* **Metin Alıntısı**:
########################################
Eğer zaruriyat-ı diniyede doğrudan doğruya Kur’an gösterilse idi, zihin tabiî olarak müşevvik-i imtisal ve mûkız-ı vicdan ve lâzım-ı zâtî olan “kudsiyet”e intikal ederdi. Ve bu suretle kalbe meleke-i hassasiyet gelerek, imanın ihtaratına karşı asamm kalmazdı.
Demek şeriat kitabları, birer şeffaf cam mahiyetinde olmak lâzım gelirken, mürur-u zamanla mukallidlerin hatası yüzünden paslanıp, hicab olmuşlardır. Evet bu kitablar, Kur’ana tefsir olmak lâzım iken, başlı başına tasnifat hükmüne geçmişlerdir.

Hacat-ı diniyede cumhurun enzarını doğrudan doğruya, cazibe-i i’caz ile revnakdar ve kudsiyetle haledar ve daima iman vasıtasıyla vicdanı ihtizaza getiren hitab-ı ezelînin timsali bulunan Kur’ana çevirmek üç tarîkledir:
1- Ya müellifînin bihakkın lâyık oldukları derin bir hürmeti, emniyeti, tenkid ile kırıp, o hicabı izale etmektir. Bu ise tehlikelidir, insafsızlıktır, zulümdür.
########################################
* **Kayıtlı Veriler**:
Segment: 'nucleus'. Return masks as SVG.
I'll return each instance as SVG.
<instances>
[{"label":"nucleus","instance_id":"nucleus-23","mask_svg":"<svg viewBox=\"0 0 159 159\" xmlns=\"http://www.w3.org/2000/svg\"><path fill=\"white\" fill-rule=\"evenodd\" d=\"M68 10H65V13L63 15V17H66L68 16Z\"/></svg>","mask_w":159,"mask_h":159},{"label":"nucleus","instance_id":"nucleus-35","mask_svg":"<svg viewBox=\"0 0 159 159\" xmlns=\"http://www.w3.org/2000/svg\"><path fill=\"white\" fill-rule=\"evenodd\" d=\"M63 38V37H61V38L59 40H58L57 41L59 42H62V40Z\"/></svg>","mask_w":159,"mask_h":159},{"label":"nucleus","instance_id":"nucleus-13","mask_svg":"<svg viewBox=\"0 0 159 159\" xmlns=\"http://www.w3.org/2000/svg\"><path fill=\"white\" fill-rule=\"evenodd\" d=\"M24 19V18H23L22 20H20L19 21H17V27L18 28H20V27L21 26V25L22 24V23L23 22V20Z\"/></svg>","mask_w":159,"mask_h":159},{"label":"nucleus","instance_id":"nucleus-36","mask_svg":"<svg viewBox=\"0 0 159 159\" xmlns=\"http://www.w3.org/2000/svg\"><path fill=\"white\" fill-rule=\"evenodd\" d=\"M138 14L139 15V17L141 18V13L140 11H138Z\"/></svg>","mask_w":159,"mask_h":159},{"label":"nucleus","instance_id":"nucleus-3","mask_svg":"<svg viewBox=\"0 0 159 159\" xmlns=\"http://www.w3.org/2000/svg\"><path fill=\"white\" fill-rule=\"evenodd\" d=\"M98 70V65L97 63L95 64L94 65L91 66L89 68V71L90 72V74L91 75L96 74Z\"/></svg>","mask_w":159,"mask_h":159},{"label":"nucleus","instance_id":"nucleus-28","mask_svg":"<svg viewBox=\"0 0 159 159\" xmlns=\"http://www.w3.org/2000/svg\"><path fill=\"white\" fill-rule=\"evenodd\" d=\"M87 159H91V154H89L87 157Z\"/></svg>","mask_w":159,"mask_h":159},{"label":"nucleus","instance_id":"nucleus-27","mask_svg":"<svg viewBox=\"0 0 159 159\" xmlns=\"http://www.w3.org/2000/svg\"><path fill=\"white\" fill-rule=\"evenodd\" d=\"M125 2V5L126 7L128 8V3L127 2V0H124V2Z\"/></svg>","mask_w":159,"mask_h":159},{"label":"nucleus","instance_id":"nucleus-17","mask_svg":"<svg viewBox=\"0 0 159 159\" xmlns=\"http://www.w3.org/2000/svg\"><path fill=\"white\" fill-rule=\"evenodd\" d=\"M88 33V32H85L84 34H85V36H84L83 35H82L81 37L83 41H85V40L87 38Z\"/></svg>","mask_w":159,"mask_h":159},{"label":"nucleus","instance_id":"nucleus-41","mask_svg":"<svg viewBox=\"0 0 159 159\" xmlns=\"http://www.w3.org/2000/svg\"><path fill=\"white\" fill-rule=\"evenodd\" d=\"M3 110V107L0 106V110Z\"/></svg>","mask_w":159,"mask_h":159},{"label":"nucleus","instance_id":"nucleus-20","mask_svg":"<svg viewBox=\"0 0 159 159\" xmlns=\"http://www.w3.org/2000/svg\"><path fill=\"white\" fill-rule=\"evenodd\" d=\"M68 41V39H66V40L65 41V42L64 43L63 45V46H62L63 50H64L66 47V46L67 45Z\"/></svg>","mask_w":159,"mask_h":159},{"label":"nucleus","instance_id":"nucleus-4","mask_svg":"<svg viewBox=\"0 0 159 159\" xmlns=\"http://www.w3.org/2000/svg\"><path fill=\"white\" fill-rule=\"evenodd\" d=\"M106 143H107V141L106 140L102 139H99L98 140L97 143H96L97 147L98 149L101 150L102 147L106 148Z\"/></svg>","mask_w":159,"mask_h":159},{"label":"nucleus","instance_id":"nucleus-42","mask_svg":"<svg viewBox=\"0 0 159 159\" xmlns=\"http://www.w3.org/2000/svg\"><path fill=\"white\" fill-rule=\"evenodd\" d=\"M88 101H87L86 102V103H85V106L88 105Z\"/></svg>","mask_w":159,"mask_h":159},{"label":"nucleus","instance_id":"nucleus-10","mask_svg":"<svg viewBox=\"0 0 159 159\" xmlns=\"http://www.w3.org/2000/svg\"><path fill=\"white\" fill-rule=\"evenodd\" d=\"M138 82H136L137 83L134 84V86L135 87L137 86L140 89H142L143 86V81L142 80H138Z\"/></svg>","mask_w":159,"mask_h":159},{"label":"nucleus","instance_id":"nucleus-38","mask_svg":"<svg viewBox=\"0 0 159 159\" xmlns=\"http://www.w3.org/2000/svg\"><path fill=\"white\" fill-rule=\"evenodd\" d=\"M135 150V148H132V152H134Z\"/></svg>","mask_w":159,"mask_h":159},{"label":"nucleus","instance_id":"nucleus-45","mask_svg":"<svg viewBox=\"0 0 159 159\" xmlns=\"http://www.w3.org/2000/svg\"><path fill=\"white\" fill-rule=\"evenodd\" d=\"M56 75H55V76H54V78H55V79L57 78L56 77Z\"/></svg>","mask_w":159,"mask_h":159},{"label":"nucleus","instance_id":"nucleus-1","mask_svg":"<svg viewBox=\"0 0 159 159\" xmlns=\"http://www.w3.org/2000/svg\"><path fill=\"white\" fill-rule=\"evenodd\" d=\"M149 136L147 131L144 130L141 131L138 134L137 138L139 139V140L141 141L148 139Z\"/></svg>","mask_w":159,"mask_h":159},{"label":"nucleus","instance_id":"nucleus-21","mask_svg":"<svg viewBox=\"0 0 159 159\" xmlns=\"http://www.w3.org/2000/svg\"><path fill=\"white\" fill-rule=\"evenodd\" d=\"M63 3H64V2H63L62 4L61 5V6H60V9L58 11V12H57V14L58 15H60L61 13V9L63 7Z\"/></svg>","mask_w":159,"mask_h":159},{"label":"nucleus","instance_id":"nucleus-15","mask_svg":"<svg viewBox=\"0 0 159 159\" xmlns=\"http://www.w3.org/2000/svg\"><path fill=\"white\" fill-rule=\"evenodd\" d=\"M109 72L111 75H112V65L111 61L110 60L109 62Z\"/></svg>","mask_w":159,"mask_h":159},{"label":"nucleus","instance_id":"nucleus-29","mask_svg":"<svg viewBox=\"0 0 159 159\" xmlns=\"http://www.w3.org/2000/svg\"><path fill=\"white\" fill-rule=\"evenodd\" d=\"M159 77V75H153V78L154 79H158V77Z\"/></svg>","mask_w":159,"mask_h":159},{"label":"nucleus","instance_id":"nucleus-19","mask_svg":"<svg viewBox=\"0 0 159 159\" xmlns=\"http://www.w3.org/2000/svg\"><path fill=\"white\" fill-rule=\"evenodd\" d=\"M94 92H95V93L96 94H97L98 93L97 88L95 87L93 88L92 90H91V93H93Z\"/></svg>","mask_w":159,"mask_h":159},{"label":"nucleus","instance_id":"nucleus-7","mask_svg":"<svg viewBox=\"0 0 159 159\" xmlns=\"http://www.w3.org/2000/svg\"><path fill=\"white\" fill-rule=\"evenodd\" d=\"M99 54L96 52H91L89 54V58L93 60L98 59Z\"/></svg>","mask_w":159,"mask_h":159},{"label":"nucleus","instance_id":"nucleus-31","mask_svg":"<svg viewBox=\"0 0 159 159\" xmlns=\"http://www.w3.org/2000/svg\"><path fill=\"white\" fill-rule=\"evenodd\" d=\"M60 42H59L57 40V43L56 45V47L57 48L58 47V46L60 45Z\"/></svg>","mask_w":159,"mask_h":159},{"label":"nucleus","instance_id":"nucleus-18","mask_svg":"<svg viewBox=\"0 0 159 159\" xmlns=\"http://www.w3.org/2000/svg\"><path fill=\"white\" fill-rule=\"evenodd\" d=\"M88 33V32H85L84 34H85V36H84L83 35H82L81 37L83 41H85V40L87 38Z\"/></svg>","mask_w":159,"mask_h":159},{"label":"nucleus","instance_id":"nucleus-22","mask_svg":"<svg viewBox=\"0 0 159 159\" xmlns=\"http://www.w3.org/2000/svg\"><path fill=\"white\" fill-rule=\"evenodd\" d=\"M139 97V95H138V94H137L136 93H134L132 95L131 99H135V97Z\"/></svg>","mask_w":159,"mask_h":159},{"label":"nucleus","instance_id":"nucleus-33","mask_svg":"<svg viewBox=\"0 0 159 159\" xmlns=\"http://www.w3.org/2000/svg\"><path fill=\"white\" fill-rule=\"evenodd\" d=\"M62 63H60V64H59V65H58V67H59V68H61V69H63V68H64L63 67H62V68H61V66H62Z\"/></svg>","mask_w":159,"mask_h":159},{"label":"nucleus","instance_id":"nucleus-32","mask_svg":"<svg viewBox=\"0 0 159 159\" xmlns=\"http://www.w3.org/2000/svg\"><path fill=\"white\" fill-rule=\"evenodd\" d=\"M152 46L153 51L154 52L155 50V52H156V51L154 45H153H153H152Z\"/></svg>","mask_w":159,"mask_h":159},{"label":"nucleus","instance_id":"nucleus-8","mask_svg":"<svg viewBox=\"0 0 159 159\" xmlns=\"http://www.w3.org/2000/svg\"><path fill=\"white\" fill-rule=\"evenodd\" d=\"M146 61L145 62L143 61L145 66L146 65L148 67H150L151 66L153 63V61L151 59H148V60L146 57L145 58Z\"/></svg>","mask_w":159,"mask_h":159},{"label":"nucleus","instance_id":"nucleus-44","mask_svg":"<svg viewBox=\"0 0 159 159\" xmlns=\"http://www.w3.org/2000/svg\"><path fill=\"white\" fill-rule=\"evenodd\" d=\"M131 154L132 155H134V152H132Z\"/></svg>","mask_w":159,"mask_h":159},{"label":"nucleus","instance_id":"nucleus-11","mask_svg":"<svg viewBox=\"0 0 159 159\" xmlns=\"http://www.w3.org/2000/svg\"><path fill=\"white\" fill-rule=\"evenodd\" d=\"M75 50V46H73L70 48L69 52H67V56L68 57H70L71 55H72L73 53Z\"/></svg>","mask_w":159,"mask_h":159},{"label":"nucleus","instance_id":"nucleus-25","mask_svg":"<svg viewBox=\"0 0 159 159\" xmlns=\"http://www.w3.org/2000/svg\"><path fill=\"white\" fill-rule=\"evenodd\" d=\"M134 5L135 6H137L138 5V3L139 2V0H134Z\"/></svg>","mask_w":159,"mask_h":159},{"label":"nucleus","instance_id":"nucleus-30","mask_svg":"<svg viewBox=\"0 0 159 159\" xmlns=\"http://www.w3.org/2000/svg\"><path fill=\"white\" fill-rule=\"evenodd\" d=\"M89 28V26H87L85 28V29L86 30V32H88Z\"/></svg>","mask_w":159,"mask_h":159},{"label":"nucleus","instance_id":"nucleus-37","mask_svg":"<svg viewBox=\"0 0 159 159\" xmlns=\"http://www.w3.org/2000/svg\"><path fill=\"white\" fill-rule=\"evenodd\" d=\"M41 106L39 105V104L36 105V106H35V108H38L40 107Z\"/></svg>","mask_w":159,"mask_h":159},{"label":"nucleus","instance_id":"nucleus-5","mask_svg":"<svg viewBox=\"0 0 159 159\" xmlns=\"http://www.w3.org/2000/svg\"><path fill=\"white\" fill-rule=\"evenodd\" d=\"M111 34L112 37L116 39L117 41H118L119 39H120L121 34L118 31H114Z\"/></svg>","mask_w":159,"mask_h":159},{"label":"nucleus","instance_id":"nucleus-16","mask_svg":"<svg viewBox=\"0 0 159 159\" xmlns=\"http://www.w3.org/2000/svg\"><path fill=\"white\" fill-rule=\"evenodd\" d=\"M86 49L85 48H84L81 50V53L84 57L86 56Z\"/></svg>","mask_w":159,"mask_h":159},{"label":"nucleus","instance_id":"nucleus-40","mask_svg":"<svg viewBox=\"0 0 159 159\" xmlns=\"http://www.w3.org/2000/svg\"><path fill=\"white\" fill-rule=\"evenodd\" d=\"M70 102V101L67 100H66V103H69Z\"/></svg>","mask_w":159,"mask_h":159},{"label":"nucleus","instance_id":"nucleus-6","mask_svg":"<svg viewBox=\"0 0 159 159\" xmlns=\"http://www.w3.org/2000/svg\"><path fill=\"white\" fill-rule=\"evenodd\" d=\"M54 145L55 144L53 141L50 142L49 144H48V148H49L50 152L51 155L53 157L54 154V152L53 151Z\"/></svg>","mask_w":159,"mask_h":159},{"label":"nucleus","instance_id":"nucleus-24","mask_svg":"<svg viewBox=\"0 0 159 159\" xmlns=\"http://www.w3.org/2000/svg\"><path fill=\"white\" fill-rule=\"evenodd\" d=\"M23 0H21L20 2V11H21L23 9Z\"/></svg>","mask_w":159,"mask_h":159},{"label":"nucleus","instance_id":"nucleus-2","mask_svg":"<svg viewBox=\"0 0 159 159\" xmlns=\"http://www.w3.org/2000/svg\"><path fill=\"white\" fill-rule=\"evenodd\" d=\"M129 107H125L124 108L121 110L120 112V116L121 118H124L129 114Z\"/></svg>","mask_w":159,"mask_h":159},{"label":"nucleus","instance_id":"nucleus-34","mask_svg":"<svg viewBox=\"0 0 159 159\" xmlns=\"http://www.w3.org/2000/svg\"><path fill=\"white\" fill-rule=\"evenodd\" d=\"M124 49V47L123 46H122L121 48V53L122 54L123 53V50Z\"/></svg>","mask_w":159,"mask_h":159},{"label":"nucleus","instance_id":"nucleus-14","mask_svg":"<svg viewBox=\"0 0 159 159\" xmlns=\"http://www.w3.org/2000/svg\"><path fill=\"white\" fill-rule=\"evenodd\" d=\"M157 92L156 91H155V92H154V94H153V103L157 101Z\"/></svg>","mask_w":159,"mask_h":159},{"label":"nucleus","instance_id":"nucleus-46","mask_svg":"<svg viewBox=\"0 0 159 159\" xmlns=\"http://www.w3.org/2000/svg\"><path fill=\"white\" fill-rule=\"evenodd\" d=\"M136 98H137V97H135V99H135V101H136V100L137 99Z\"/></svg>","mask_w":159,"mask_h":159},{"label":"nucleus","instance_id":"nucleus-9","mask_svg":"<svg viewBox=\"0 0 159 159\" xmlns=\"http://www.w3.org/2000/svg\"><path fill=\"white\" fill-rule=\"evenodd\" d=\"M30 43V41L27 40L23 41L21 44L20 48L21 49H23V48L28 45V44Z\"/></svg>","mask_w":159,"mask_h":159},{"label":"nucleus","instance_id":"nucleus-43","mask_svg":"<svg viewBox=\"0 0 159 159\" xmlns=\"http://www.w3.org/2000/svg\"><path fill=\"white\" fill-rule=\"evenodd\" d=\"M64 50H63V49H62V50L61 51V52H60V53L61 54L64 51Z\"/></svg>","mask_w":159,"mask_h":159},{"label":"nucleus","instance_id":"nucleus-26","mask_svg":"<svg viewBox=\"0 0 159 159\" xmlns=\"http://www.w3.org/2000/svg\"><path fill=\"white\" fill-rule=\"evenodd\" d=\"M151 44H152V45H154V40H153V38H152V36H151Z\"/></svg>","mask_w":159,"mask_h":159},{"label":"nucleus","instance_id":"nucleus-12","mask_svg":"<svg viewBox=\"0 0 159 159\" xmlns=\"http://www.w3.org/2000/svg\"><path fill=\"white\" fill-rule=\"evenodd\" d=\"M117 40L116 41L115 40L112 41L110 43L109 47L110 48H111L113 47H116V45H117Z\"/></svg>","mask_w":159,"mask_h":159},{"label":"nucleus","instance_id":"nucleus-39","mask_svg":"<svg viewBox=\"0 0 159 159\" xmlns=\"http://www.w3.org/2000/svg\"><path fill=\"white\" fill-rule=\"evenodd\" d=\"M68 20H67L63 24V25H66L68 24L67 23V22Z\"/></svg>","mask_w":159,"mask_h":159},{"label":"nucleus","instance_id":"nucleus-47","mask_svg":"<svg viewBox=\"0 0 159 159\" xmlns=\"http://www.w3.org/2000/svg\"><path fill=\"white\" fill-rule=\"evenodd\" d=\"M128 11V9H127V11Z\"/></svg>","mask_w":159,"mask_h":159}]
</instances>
########################################
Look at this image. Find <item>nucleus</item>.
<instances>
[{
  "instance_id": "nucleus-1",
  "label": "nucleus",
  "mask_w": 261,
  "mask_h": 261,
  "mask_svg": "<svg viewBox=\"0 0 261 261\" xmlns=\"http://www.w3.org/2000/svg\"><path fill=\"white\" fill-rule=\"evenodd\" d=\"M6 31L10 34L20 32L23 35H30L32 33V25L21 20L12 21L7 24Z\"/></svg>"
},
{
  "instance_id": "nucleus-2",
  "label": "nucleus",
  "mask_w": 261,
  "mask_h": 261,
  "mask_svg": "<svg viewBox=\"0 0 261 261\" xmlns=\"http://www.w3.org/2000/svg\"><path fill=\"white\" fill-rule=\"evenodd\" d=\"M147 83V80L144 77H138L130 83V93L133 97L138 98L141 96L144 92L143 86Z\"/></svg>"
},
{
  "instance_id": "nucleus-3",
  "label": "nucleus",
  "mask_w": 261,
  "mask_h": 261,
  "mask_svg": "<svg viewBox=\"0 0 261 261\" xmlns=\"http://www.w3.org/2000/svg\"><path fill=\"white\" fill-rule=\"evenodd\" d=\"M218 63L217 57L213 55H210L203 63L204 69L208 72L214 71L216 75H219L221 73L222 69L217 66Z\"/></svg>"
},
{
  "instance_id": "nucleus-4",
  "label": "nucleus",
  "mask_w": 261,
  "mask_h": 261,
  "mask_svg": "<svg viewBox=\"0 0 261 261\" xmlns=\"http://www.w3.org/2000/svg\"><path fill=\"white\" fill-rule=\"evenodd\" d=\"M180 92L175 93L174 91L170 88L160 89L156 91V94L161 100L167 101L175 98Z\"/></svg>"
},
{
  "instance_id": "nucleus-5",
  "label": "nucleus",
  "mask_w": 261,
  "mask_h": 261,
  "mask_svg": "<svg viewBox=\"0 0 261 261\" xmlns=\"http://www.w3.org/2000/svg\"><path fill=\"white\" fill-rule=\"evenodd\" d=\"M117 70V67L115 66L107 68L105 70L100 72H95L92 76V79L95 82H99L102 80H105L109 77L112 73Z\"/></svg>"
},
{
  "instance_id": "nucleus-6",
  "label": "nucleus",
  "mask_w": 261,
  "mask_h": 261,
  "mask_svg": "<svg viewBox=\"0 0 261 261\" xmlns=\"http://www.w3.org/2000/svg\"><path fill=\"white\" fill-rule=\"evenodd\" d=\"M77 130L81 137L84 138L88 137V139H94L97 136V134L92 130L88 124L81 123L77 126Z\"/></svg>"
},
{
########################################
* **Görevler**:
1: Metin alıntısına göre cumhurun nazarlarını Kur’ana çevirmek kaç tarîkledir?
2: Metin alıntısındaki "Evet bu kitablar, Kur’ana tefsir olmak lâzım iken, başlı başına tasnifat hükmüne geçmişlerdir." cümlesinin İngilizcesi nedir?
3: Metin alıntısında "Eğer zaruriyat-ı diniyede" sözlerinin geçtiği yerden başlayıp "tasnifat hükmüne geçmişlerdir." sözlerinden sonra durarak o bölümü yeniden yazar mısınız?

* **Görev Yanıtları**:
1: Üç tarîkle.

2: Indeed, although these books ought to have been commentaries on the Qur’an, they have come to stand as independent works in their own right.

3:
Eğer zaruriyat-ı diniyede doğrudan doğruya Kur’an gösterilse idi, zihin tabiî olarak müşevvik-i imtisal ve mûkız-ı vicdan ve lâzım-ı zâtî olan “kudsiyet”e intikal ederdi. Ve bu suretle kalbe meleke-i hassasiyet gelerek, imanın ihtaratına karşı asamm kalmazdı.
Demek şeriat kitabları, birer şeffaf cam mahiyetinde olmak lâzım gelirken, mürur-u zamanla mukallidlerin hatası yüzünden paslanıp, hicab olmuşlardır. Evet bu kitablar, Kur’ana tefsir olmak lâzım iken, başlı başına tasnifat hükmüne geçmişlerdir.